Formulario de inscripción

Seminario: Social Networks in a Graph Theory and Game Theory perspective.

Drawing on ideas from economics, sociology, computer science and applied mathematics, we describe the emerging field of study that is growing at the interface of all these areas, addressing fundamental questions about how the social, economic, and technological worlds are connected. We will draw on graph theory and game theory to cover topics like the structure of the Web and its use by search engines, pricing of search engine ads, social contagion, the small-world phenomenon, rich-get-richer effects, the spread of social power and popularity, information cascades etc. The seminar is based on the textbook ‘Networks, Crowds and Markets’ by Jon Kleinberg and David Easley.

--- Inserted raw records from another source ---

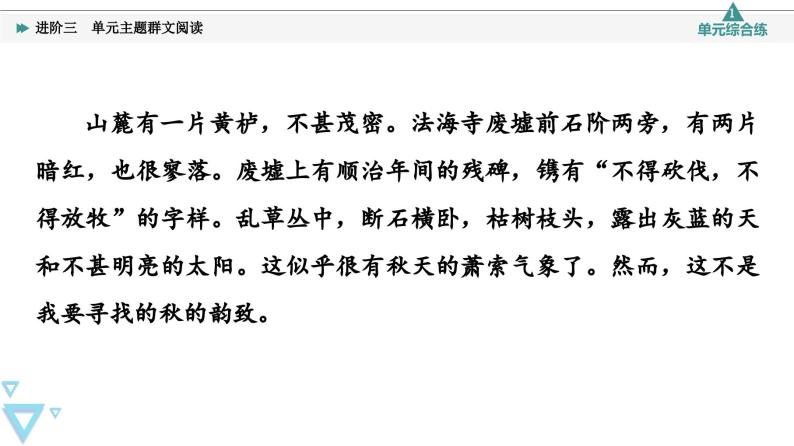 进阶三　单元主题群文阅读

1
单元综合练

山麓有一片黄栌，不甚茂密。法海寺废墟前石阶两旁，有两片暗红，也很寥落。废墟上有顺治年间的残碑，镌有“不得砍伐，不得放牧”的字样。乱草丛中，断石横卧，枯树枝头，露出灰蓝的天和不甚明亮的太阳。这似乎很有秋天的萧索气象了。然而，这不是我要寻找的秋的韵致。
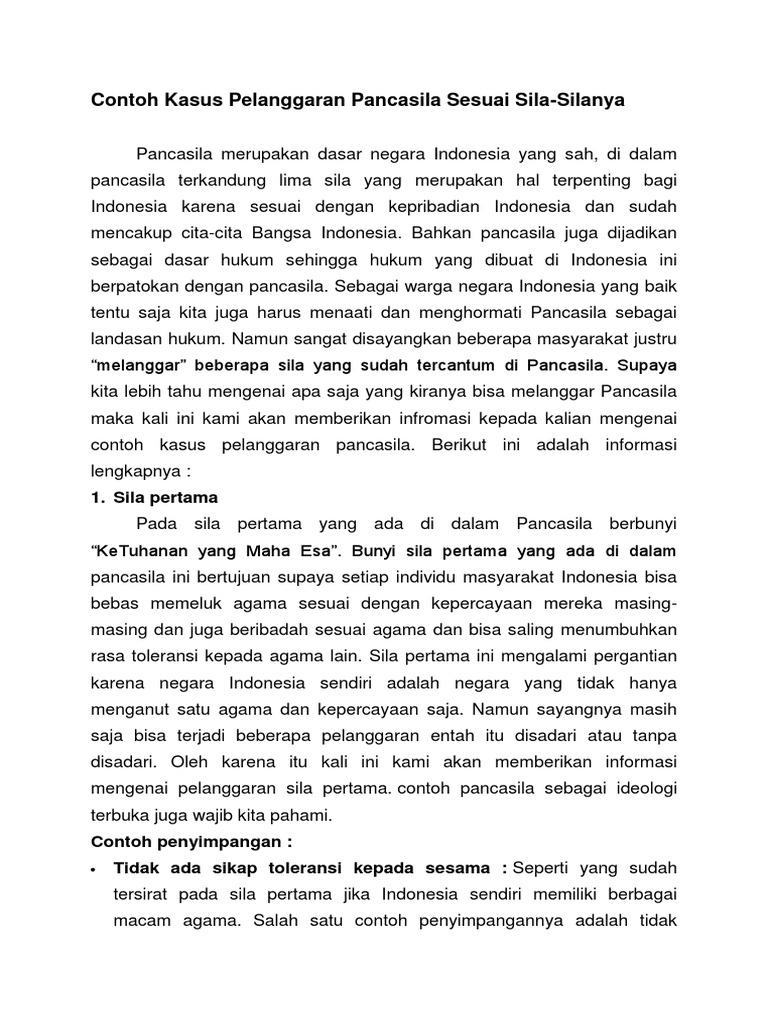 Contoh Kasus Pelanggaran Pancasila Sesuai Sila-Silanya

Pancasila merupakan dasar negara Indonesia yang sah, di dalam pancasila terkandung lima sila yang merupakan hal terpenting bagi Indonesia karena sesuai dengan kepribadian Indonesia dan sudah mencakup cita-cita Bangsa Indonesia. Bahkan pancasila juga dijadikan sebagai dasar hukum sehingga hukum yang dibuat di Indonesia ini berpatokan dengan pancasila. Sebagai warga negara Indonesia yang baik tentu saja kita juga harus menaati dan menghormati Pancasila sebagai landasan hukum. Namun sangat disayangkan beberapa masyarakat justru "melanggar" beberapa sila yang sudah tercantum di Pancasila. Supaya kita lebih tahu mengenai apa saja yang kiranya bisa melanggar Pancasila maka kali ini kami akan memberikan infromasi kepada kalian mengenai contoh kasus pelanggaran pancasila. Berikut ini adalah informasi lengkapnya :

1. Sila pertama

Pada sila pertama yang ada di dalam Pancasila berbunyi "KeTuhanan yang Maha Esa". Bunyi sila pertama yang ada di dalam pancasila ini bertujuan supaya setiap individu masyarakat Indonesia bisa bebas memeluk agama sesuai dengan kepercayaan mereka masing-masing dan juga beribadah sesuai agama dan bisa saling menumbuhkan rasa toleransi kepada agama lain. Sila pertama ini mengalami pergantian karena negara Indonesia sendiri adalah negara yang tidak hanya menganut satu agama dan kepercayaan saja. Namun sayangnya masih saja bisa terjadi beberapa pelanggaran entah itu disadari atau tanpa disadari. Oleh karena itu kali ini kami akan memberikan informasi mengenai pelanggaran sila pertama. contoh pancasila sebagai ideologi terbuka juga wajib kita pahami.

Contoh penyimpangan :

• Tidak ada sikap toleransi kepada sesama : Seperti yang sudah tersirat pada sila pertama jika Indonesia sendiri memiliki berbagai macam agama. Salah satu contoh penyimpangannya adalah tidak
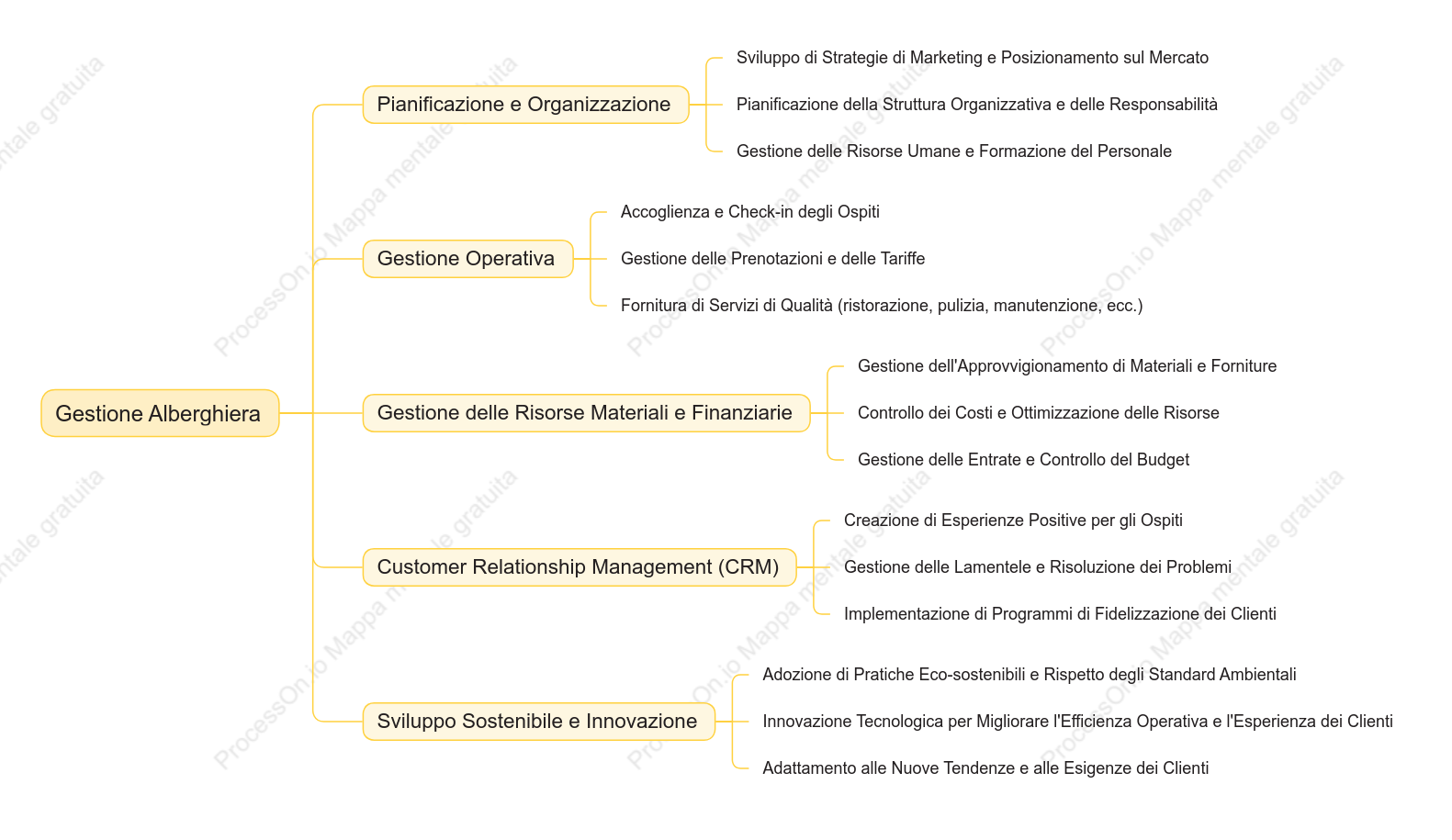 Gestione Alberghiera

Pianificazione e Organizzazione

Sviluppo di Strategie di Marketing e Posizionamento sul Mercato

Pianificazione della Struttura Organizzativa e delle Responsabilità

Gestione delle Risorse Umane e Formazione del Personale

Gestione Operativa

Accoglienza e Check-in degli Ospiti

Gestione delle Prenotazioni e delle Tariffe

Fornitura di Servizi di Qualità (ristorazione, pulizia, manutenzione, ecc.)

Gestione delle Risorse Materiali e Finanziarie

Gestione dell'Approvvigionamento di Materiali e Forniture

Controllo dei Costi e Ottimizzazione delle Risorse

Gestione delle Entrate e Controllo del Budget

Customer Relationship Management (CRM)

Creazione di Esperienze Positive per gli Ospiti

Gestione delle Lamentele e Risoluzione dei Problemi

Implementazione di Programmi di Fidelizzazione dei Clienti

Sviluppo Sostenibile e Innovazione

Adozione di Pratiche Eco-sostenibili e Rispetto degli Standard Ambientali

Innovazione Tecnologica per Migliorare l'Efficienza Operativa e l'Esperienza dei Clienti

Adattamento alle Nuove Tendenze e alle Esigenze dei Clienti

ProcessOn.io Mappa mentale gratuita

Jan Arne Telle is a Professor and member of the Algorithms Research Group at the University of Bergen in Norway. He is a computer scientist with broad research interests mainly within the areas of algorithms, computational complexity, combinatorics and its applications. Much of his work concerns the search for hidden structure in input data and the efficient use of this to solve hard computational problems. For example, a recent paper in JAIR (Journal of Artificial Intelligence Research) improves the state of the art for the model counting problem by techniques coming from modern graph decompositions. He has also worked on models for the design of efficient and scalable parallel algorithms. Recently an interest in machine learning, based on big data, has led to an investigation of machine teaching, based on carefully selected data.